### The request
Provide an exact copy of the data, excluding the images.

-- Start of Data rows --

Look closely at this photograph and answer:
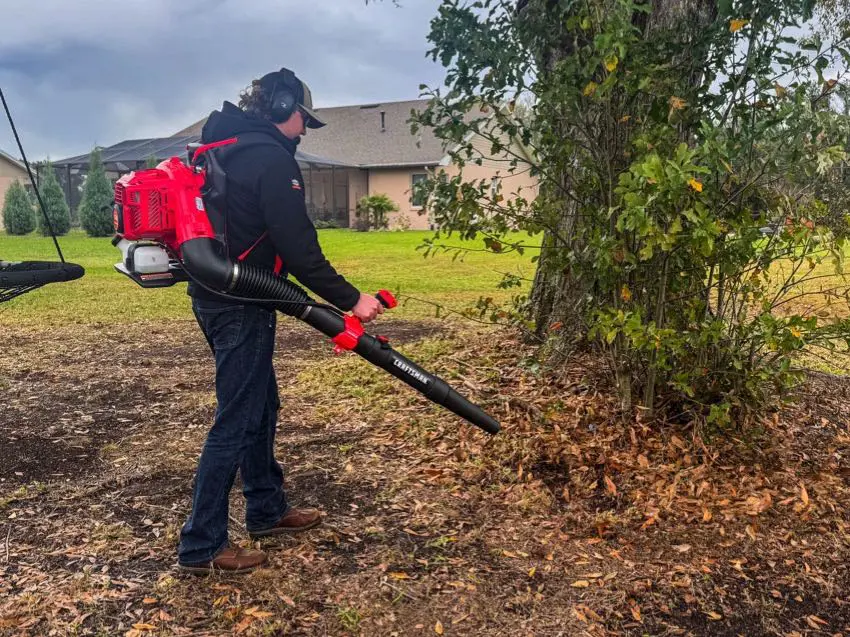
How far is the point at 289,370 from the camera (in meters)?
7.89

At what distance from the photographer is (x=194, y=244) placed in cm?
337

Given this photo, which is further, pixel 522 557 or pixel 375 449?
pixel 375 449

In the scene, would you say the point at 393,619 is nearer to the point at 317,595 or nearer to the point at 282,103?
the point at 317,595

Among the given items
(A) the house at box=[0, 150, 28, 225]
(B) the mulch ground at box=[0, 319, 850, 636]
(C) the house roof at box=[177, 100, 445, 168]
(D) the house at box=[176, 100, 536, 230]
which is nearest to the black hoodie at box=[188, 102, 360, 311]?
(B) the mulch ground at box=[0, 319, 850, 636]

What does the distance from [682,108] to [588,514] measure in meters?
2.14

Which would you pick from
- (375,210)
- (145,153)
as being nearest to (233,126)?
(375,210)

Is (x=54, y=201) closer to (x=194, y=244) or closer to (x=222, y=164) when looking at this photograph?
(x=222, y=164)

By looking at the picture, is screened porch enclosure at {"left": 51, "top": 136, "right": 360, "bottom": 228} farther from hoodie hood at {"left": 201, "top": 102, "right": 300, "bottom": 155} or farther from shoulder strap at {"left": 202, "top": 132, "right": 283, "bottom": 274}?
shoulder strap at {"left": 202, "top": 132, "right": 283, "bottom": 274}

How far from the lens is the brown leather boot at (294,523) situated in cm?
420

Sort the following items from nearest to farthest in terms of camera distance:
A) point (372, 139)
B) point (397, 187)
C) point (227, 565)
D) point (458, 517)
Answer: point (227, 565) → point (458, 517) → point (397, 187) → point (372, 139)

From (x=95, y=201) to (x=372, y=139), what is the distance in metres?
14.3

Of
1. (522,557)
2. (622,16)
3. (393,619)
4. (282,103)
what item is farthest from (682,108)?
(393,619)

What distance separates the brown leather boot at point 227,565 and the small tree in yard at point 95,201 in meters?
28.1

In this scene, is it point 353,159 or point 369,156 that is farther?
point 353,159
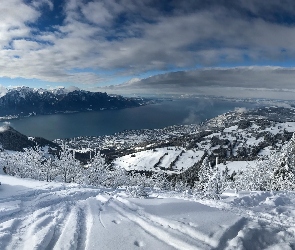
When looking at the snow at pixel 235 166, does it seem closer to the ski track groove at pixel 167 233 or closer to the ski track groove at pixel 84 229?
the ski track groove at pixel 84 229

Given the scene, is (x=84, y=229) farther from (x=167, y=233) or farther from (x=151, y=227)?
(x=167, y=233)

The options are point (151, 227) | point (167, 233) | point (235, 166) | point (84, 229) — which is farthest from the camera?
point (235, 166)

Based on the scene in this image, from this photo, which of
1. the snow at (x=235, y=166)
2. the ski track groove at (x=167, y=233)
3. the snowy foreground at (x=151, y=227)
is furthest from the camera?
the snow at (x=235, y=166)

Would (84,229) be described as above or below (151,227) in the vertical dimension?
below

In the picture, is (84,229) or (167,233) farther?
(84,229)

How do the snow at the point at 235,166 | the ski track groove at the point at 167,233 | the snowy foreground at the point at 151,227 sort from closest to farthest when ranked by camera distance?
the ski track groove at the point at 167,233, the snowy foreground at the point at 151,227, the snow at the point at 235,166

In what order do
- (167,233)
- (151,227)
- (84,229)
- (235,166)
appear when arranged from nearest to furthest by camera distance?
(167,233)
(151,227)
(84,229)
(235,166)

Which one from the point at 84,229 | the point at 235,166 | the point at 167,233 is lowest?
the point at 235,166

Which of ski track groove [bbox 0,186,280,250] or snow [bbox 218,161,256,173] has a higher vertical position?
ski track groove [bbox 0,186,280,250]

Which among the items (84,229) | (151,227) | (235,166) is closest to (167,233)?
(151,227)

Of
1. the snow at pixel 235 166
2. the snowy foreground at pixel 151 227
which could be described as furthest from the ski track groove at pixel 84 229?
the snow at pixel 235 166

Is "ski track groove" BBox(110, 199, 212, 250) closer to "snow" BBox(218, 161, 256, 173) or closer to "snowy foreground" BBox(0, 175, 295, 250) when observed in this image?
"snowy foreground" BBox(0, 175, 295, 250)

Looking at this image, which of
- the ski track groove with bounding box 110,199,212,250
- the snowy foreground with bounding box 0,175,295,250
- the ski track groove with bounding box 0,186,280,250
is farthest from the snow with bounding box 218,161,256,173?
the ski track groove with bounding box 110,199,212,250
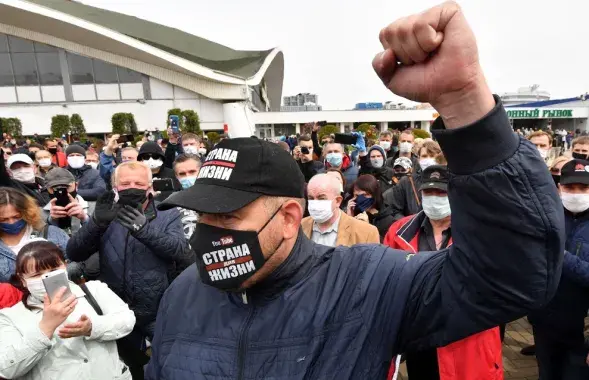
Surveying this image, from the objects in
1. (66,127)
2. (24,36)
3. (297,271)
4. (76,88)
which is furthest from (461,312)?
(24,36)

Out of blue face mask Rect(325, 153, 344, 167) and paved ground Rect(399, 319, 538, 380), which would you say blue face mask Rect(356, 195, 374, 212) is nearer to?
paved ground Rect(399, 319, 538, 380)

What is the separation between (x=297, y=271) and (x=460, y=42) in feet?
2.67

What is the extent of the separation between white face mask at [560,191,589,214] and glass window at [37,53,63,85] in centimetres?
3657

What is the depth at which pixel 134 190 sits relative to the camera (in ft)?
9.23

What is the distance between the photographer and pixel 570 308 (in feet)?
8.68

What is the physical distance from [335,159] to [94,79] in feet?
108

-- End of Data rows --

### Output below
Look closely at this photograph and answer:
How far is the point at 289,370 from the camera (in meters)?
7.89

At what distance from the photographer is (x=194, y=244) placed in cm?
337

Given this photo, which is further, pixel 522 557 or pixel 375 449?
pixel 375 449

In the scene, would you say the point at 393,619 is nearer to the point at 317,595 or nearer to the point at 282,103?
the point at 317,595

Among the given items
(A) the house at box=[0, 150, 28, 225]
(B) the mulch ground at box=[0, 319, 850, 636]
(C) the house roof at box=[177, 100, 445, 168]
(D) the house at box=[176, 100, 536, 230]
which is nearest to the black hoodie at box=[188, 102, 360, 311]?
(B) the mulch ground at box=[0, 319, 850, 636]

What does the distance from [682,108] to [588,514] measure in meters?
2.14

Which would you pick from
- (375,210)
- (145,153)
as being nearest to (233,126)?
(375,210)

Is (x=54, y=201) closer to (x=194, y=244) or closer to (x=222, y=164) when looking at this photograph?
(x=222, y=164)

By looking at the picture, is screened porch enclosure at {"left": 51, "top": 136, "right": 360, "bottom": 228} farther from hoodie hood at {"left": 201, "top": 102, "right": 300, "bottom": 155} or farther from shoulder strap at {"left": 202, "top": 132, "right": 283, "bottom": 274}?
shoulder strap at {"left": 202, "top": 132, "right": 283, "bottom": 274}

How far from the lens is the brown leather boot at (294,523) situated in cm?
420

Sort the following items from nearest to farthest in terms of camera distance:
A) point (372, 139)
B) point (397, 187)
C) point (227, 565)
D) point (458, 517)
Answer: point (227, 565) → point (458, 517) → point (397, 187) → point (372, 139)

From (x=95, y=201) to (x=372, y=139), what is the distance in metres?
14.3

Of
1. (522,557)
2. (622,16)
3. (393,619)
4. (282,103)
what item is farthest from (682,108)?
(393,619)

What distance separates the brown leather boot at point 227,565 and the small tree in yard at point 95,201 in meters?
28.1

In this scene, is it point 353,159 or point 369,156 that is farther?
point 353,159
When looking at the snow at pixel 235 166, does it seem closer to the ski track groove at pixel 167 233 or closer to the ski track groove at pixel 84 229?
the ski track groove at pixel 84 229

Given the scene, is (x=84, y=229) farther from (x=167, y=233) or farther from (x=151, y=227)?
(x=167, y=233)

The options are point (151, 227) | point (167, 233) | point (235, 166) | point (84, 229) — which is farthest from the camera?
point (235, 166)

Based on the scene in this image, from this photo, which of
1. the snow at (x=235, y=166)
2. the ski track groove at (x=167, y=233)
3. the snowy foreground at (x=151, y=227)
is furthest from the camera?
the snow at (x=235, y=166)

Would (84,229) be described as above or below (151,227) in the vertical dimension?
below

In the picture, is (84,229) or (167,233) farther?
(84,229)

How do the snow at the point at 235,166 | the ski track groove at the point at 167,233 | the snowy foreground at the point at 151,227 sort from closest to farthest when ranked by camera distance?
the ski track groove at the point at 167,233, the snowy foreground at the point at 151,227, the snow at the point at 235,166

In what order do
- (167,233)
- (151,227)
- (84,229)
- (235,166)
appear when arranged from nearest to furthest by camera distance?
(167,233)
(151,227)
(84,229)
(235,166)

Which one from the point at 84,229 | the point at 235,166 | the point at 167,233 is lowest?
the point at 235,166

Which of ski track groove [bbox 0,186,280,250] or snow [bbox 218,161,256,173] has a higher vertical position?
ski track groove [bbox 0,186,280,250]

Which among the items (84,229) | (151,227) | (235,166) is closest to (167,233)?
(151,227)

Of
1. the snow at pixel 235 166
2. the snowy foreground at pixel 151 227
which could be described as furthest from the ski track groove at pixel 84 229?
the snow at pixel 235 166

Is "ski track groove" BBox(110, 199, 212, 250) closer to "snow" BBox(218, 161, 256, 173) or closer to "snowy foreground" BBox(0, 175, 295, 250) when observed in this image?
"snowy foreground" BBox(0, 175, 295, 250)

Looking at this image, which of
- the ski track groove with bounding box 110,199,212,250
- the snowy foreground with bounding box 0,175,295,250
- the ski track groove with bounding box 0,186,280,250
is farthest from the snow with bounding box 218,161,256,173?
the ski track groove with bounding box 110,199,212,250
Surveying this image, from the objects in
1. (66,127)
2. (24,36)
3. (297,271)
4. (76,88)
which is furthest from (461,312)?
(24,36)

Out of blue face mask Rect(325, 153, 344, 167) and paved ground Rect(399, 319, 538, 380), which would you say blue face mask Rect(356, 195, 374, 212) is nearer to?
paved ground Rect(399, 319, 538, 380)

What is the separation between (x=297, y=271) and (x=460, y=42) in feet?
2.67

What is the extent of the separation between white face mask at [560,191,589,214] and glass window at [37,53,63,85] in centimetres?
3657

What is the depth at which pixel 134 190 sits relative to the camera (in ft)?
9.23

What is the distance between the photographer and pixel 570 308 (in feet)?
8.68

What is the physical distance from [335,159] to [94,79] in feet?
108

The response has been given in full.